-- SET TASK 1 --
In the records, substitute "photo" for "photograph" in the lines from the one with "How far from the camera's" up to and including the one with "4. [170,388]", changing nothing else. Give back only those lines, without the pictures.

=== DOCUMENT ===

Sunday, April 29, 2018

Local Rarity

A Barn Owl floated across Stalmine Moss but that wasn't the reason to stop. I’d heard a local rarity singing from the same spot where I saw a couple of the creatures in deepest winter. It was a Corn Bunting, that once abundant bird of local farmland but now a very occasional sight. 

Corn Bunting 

Counts of Corn Buntings are now desperately low. There are hardly any local breeding records and pitifully low numbers in wintertime when we might expect a few to feed on farmland stubble. Therein lies the problem. 

Not too many moons ago the Fylde was a summer arable landscape of growing vegetables followed by views of autumn and winter stubble, fields of waste and weed seeds left from the harvest that kept myriads of buntings and finches alive through the winter.  Those same fields are now grass and silage for sheep and cows, meat the only food that most people eat since abandoning live vegetables. Big Mac and the like have a lot to answer for.

===

-- SET TASK 2 --
Quote the Corn Bunting post word for word from "A Barn Owl floated" up to and including "very occasional sight.".

=== RECORDS FOR THIS EXERCISE ===

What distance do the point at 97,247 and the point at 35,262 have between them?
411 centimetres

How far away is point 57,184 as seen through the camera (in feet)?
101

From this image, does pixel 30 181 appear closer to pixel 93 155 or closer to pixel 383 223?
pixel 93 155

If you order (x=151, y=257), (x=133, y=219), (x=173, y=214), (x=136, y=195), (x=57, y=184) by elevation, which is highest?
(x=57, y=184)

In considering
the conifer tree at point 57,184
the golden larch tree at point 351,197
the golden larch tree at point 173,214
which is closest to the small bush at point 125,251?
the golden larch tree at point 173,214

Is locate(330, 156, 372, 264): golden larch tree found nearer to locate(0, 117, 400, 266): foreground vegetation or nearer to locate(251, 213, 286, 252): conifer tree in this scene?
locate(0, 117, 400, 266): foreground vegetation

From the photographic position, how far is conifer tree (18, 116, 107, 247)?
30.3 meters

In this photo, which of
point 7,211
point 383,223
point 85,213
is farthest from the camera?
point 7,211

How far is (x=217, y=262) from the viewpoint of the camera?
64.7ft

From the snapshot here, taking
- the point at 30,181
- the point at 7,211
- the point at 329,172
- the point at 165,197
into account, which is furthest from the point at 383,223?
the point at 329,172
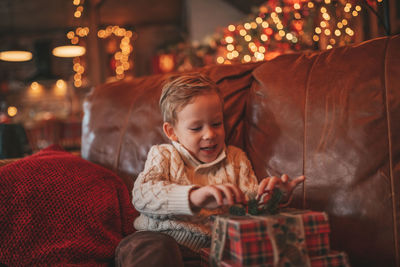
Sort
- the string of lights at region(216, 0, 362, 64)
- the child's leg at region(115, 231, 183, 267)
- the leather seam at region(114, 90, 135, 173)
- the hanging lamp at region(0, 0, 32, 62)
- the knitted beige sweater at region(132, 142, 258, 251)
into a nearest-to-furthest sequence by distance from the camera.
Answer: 1. the child's leg at region(115, 231, 183, 267)
2. the knitted beige sweater at region(132, 142, 258, 251)
3. the leather seam at region(114, 90, 135, 173)
4. the string of lights at region(216, 0, 362, 64)
5. the hanging lamp at region(0, 0, 32, 62)

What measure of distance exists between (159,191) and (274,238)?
414 millimetres

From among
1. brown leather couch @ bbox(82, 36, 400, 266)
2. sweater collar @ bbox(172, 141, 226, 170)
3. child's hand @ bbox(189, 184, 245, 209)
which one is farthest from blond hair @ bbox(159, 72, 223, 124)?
child's hand @ bbox(189, 184, 245, 209)

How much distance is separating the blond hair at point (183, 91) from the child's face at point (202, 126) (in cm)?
2

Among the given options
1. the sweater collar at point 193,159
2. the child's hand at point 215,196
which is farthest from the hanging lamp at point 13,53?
the child's hand at point 215,196

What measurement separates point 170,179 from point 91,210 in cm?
29

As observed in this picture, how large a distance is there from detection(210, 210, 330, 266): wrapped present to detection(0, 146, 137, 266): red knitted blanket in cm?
52

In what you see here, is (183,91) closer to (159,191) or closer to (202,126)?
(202,126)

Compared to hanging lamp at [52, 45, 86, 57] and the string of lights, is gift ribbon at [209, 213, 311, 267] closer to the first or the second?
the string of lights

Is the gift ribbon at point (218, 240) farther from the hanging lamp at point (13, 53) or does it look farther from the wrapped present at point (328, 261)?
the hanging lamp at point (13, 53)

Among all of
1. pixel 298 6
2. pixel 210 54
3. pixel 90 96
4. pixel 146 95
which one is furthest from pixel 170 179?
pixel 210 54

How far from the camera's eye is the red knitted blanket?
1.18 metres

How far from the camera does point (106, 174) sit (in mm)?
1458

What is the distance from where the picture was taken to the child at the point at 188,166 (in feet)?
3.90

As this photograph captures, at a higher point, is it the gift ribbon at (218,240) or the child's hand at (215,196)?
the child's hand at (215,196)
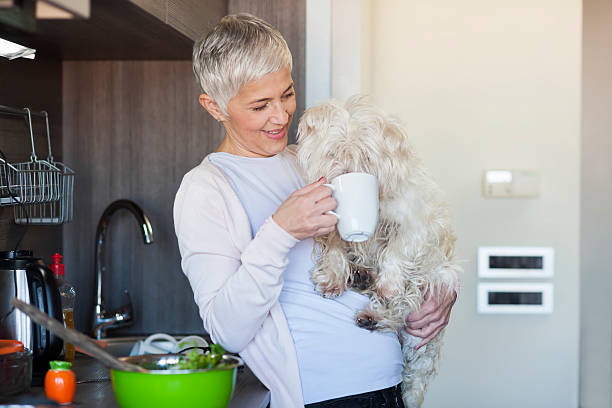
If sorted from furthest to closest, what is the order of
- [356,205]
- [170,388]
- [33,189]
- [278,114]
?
1. [33,189]
2. [278,114]
3. [356,205]
4. [170,388]

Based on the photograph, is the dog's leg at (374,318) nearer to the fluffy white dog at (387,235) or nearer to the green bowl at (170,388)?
the fluffy white dog at (387,235)

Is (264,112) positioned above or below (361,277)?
above

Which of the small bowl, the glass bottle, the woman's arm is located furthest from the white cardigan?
the glass bottle

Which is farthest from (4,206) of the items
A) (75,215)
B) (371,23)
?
(371,23)

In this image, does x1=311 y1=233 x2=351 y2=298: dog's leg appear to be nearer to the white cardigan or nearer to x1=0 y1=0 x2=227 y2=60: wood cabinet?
the white cardigan

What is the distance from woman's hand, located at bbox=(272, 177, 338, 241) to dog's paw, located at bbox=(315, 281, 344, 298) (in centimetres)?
23

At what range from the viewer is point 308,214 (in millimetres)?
1205

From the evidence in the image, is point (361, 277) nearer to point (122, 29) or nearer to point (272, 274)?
point (272, 274)

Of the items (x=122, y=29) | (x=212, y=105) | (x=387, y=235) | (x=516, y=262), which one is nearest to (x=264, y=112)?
(x=212, y=105)

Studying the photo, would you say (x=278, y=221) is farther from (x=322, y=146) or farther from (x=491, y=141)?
(x=491, y=141)

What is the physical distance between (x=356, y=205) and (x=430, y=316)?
560mm

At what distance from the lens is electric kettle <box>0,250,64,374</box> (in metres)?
1.47

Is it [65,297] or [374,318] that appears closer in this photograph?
[374,318]

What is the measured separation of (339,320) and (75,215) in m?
1.17
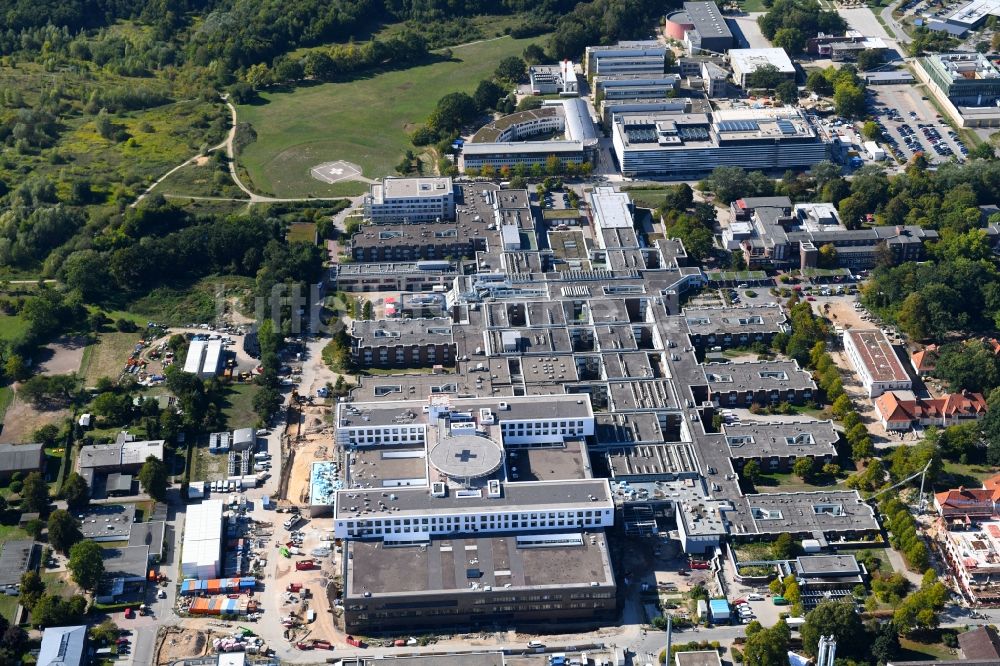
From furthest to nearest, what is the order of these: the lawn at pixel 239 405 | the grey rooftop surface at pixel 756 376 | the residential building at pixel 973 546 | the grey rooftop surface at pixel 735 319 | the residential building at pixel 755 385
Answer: the grey rooftop surface at pixel 735 319, the grey rooftop surface at pixel 756 376, the residential building at pixel 755 385, the lawn at pixel 239 405, the residential building at pixel 973 546

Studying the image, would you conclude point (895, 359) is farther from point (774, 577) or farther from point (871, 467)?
point (774, 577)

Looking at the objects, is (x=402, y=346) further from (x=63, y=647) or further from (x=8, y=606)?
(x=63, y=647)

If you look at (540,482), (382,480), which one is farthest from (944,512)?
(382,480)

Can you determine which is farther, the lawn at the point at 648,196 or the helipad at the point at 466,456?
the lawn at the point at 648,196

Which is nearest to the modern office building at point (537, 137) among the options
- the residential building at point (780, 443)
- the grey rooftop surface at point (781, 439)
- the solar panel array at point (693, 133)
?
the solar panel array at point (693, 133)

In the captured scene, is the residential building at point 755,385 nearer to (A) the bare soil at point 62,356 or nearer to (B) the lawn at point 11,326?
(A) the bare soil at point 62,356

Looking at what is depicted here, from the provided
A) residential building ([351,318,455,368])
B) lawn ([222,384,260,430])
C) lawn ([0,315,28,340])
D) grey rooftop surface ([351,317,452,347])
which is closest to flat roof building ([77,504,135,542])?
lawn ([222,384,260,430])

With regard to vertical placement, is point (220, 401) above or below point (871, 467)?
above
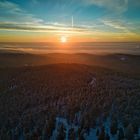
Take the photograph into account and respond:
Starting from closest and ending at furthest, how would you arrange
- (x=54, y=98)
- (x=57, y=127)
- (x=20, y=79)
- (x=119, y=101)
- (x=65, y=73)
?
1. (x=57, y=127)
2. (x=119, y=101)
3. (x=54, y=98)
4. (x=20, y=79)
5. (x=65, y=73)

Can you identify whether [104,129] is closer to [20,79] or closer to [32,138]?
[32,138]

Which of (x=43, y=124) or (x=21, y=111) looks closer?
(x=43, y=124)

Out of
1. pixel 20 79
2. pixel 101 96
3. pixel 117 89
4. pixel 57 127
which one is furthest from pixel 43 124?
pixel 20 79

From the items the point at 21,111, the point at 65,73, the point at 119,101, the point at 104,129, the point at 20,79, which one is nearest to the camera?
the point at 104,129

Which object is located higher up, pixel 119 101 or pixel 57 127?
pixel 119 101

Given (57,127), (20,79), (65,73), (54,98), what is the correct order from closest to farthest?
(57,127) < (54,98) < (20,79) < (65,73)

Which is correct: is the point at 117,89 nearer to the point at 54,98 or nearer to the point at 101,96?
the point at 101,96

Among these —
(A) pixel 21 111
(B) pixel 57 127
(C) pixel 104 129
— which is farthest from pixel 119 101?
(A) pixel 21 111

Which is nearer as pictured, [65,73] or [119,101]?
[119,101]

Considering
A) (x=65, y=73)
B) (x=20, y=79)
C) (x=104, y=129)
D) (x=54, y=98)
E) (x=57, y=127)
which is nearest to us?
(x=104, y=129)
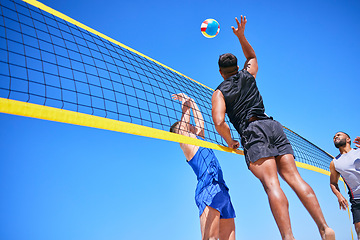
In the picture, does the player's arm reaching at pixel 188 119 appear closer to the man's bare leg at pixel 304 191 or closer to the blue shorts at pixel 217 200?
the blue shorts at pixel 217 200

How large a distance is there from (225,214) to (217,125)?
50.6 inches

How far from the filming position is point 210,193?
3020 mm

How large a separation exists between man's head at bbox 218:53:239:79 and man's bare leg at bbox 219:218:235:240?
5.22 ft

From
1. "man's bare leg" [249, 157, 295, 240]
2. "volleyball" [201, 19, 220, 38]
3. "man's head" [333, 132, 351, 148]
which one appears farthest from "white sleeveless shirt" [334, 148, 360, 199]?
"volleyball" [201, 19, 220, 38]

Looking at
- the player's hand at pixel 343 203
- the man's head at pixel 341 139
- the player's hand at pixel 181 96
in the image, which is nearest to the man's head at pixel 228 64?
the player's hand at pixel 181 96

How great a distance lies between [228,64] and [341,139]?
280cm

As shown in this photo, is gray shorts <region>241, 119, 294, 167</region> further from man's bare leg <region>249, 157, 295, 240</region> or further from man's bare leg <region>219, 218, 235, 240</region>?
man's bare leg <region>219, 218, 235, 240</region>

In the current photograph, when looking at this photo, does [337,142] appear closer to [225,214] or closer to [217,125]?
[225,214]

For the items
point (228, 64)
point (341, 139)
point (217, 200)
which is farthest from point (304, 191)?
point (341, 139)

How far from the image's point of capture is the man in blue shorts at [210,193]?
2922 millimetres

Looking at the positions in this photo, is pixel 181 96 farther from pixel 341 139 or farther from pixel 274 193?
pixel 341 139

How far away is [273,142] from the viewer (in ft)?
7.37

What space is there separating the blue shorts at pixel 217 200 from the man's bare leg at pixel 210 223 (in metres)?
0.04

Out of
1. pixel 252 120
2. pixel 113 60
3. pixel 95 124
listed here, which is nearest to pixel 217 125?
pixel 252 120
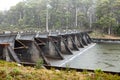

===

-- EXPECTED OUTPUT 1 --
How far from the camera's eye is the red knitted blanket?
1.18 metres

How far from the camera does point (106, 174) sit (in mm)?
1458

What is the distance from where the picture was taken to the child at the point at 188,166 (in feet)?
3.90

As this photo captures, at a higher point, is it the gift ribbon at (218,240) or the child's hand at (215,196)?
the child's hand at (215,196)
If sorted from furthest to closest, what is the order of
- [356,205]
- [170,388]
- [33,189]
- [278,114]
?
1. [33,189]
2. [278,114]
3. [356,205]
4. [170,388]

-- EXPECTED OUTPUT 2 --
A Barn Owl floated across Stalmine Moss but that wasn't the reason to stop. I’d heard a local rarity singing from the same spot where I saw a couple of the creatures in deepest winter. It was a Corn Bunting, that once abundant bird of local farmland but now a very occasional sight.